Source text =>
+--

Monday 24 January 2011

Dickinsonia, still alive?

Look, photographic evidence of the Ediacaran form Dickinsonia on the modern sea floor, taken using specialist cameras:


OK, so I lied... this is actually a picture of a Dickinsonia cast which I played around with for a bit. The photo was poor quality so I tried to improve it and ended up finding different settings which made it look like a possible modern photo. A much better job could be done in faking this (not that I am advocating that) as this was a mess around for a few minutes.

+--

Supplied data =>
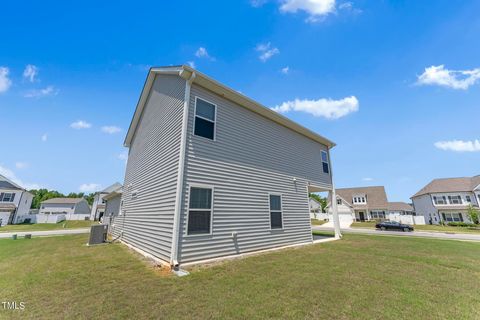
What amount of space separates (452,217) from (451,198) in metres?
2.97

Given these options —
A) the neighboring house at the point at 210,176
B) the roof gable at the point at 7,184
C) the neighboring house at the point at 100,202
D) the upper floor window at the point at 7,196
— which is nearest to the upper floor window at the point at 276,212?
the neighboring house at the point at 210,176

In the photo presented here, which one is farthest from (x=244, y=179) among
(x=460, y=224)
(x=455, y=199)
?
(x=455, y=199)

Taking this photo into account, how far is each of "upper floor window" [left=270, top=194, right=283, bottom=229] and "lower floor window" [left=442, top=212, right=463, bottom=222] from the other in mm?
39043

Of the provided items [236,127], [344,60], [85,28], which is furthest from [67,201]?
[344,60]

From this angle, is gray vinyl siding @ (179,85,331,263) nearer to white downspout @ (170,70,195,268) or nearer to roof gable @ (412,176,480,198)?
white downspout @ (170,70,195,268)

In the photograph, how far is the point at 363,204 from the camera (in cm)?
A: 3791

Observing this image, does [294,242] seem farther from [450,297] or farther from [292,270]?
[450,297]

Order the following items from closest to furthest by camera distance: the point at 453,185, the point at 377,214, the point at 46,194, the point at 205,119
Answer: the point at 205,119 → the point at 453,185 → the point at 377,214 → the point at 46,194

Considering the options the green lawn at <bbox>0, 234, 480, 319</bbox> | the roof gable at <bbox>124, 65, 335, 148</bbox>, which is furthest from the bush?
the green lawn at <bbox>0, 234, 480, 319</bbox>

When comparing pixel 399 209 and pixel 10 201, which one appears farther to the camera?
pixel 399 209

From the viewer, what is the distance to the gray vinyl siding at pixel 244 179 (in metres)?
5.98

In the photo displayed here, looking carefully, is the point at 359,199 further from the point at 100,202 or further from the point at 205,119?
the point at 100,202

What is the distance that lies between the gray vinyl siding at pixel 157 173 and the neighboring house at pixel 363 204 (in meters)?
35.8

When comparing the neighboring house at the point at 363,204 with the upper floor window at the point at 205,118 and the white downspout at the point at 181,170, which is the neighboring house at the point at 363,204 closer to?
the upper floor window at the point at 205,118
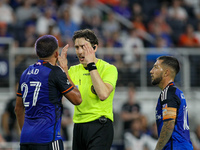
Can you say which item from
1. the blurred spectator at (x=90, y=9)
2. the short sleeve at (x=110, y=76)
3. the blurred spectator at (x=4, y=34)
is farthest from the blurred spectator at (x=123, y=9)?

+--

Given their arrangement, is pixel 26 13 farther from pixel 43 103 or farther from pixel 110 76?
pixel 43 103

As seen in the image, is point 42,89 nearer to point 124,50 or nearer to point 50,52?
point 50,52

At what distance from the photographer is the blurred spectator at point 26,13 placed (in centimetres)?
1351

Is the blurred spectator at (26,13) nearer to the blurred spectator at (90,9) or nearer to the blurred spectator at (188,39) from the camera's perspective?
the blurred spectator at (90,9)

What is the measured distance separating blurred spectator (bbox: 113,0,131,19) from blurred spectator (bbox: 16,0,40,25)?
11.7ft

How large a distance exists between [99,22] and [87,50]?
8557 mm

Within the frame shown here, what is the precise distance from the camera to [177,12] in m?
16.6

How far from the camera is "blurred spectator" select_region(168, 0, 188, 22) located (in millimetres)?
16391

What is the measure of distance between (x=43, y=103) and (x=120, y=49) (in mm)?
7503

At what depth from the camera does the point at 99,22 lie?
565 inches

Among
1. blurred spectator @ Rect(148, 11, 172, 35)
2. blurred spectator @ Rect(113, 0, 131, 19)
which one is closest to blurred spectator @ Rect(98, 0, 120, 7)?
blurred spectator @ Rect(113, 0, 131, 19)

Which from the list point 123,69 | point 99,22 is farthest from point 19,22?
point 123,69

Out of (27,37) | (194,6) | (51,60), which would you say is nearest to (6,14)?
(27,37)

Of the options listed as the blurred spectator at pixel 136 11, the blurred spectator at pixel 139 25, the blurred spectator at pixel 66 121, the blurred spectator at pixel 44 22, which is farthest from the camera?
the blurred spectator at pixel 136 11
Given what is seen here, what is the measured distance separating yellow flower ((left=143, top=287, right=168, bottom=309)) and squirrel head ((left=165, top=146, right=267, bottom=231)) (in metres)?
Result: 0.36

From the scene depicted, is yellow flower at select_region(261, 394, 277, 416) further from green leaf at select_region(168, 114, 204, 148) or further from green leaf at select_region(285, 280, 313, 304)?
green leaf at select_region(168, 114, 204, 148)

+--

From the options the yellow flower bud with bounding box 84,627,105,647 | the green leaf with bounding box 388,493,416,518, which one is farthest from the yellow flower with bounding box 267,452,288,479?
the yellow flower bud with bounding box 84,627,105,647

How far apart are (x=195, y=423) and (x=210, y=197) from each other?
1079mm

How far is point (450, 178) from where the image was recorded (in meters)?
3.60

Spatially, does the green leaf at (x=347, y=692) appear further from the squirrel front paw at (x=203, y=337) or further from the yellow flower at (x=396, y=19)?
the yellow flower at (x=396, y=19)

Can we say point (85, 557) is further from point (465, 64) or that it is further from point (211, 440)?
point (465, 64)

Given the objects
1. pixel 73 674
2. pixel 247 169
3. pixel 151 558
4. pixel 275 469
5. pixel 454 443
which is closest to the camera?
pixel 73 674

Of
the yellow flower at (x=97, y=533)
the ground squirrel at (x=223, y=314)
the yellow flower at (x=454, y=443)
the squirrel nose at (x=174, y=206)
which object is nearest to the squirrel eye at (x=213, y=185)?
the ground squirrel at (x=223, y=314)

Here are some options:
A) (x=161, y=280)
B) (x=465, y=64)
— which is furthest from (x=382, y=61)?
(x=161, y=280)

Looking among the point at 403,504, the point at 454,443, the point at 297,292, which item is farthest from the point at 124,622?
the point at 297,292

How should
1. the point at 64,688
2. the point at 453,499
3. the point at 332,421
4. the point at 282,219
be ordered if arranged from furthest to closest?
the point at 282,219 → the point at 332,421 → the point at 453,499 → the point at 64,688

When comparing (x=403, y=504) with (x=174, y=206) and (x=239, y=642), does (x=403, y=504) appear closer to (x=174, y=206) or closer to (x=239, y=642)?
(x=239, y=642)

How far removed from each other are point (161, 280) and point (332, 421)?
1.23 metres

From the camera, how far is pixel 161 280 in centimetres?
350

+--

What you should do =>
Write out, word for word, the part of the Dickinsonia post above that starts with "Look, photographic evidence" and ends after "a few minutes.".

Finished exercise =>
Look, photographic evidence of the Ediacaran form Dickinsonia on the modern sea floor, taken using specialist cameras:


OK, so I lied... this is actually a picture of a Dickinsonia cast which I played around with for a bit. The photo was poor quality so I tried to improve it and ended up finding different settings which made it look like a possible modern photo. A much better job could be done in faking this (not that I am advocating that) as this was a mess around for a few minutes.